> **TASK GOAL**
Filter the entries that follow, copying every line in which the word "each" appears.

═══

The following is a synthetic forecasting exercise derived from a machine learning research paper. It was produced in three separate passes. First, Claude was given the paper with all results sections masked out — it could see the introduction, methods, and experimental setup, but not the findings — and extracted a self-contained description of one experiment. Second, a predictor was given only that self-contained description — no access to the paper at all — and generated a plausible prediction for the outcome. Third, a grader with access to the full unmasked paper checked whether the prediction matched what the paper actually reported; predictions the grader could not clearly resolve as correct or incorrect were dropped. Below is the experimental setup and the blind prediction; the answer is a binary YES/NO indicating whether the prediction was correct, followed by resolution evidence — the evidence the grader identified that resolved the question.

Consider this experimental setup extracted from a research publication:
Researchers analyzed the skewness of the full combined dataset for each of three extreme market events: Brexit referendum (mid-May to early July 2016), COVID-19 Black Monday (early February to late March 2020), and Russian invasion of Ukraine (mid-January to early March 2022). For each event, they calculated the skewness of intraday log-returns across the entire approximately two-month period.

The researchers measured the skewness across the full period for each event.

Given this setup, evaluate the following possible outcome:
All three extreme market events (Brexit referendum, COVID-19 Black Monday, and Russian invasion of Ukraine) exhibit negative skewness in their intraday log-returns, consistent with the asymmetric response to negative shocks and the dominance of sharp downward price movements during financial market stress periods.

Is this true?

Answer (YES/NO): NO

═══

> **EXERCISE RESULT**
Researchers analyzed the skewness of the full combined dataset for each of three extreme market events: Brexit referendum (mid-May to early July 2016), COVID-19 Black Monday (early February to late March 2020), and Russian invasion of Ukraine (mid-January to early March 2022). For each event, they calculated the skewness of intraday log-returns across the entire approximately two-month period.
The researchers measured the skewness across the full period for each event.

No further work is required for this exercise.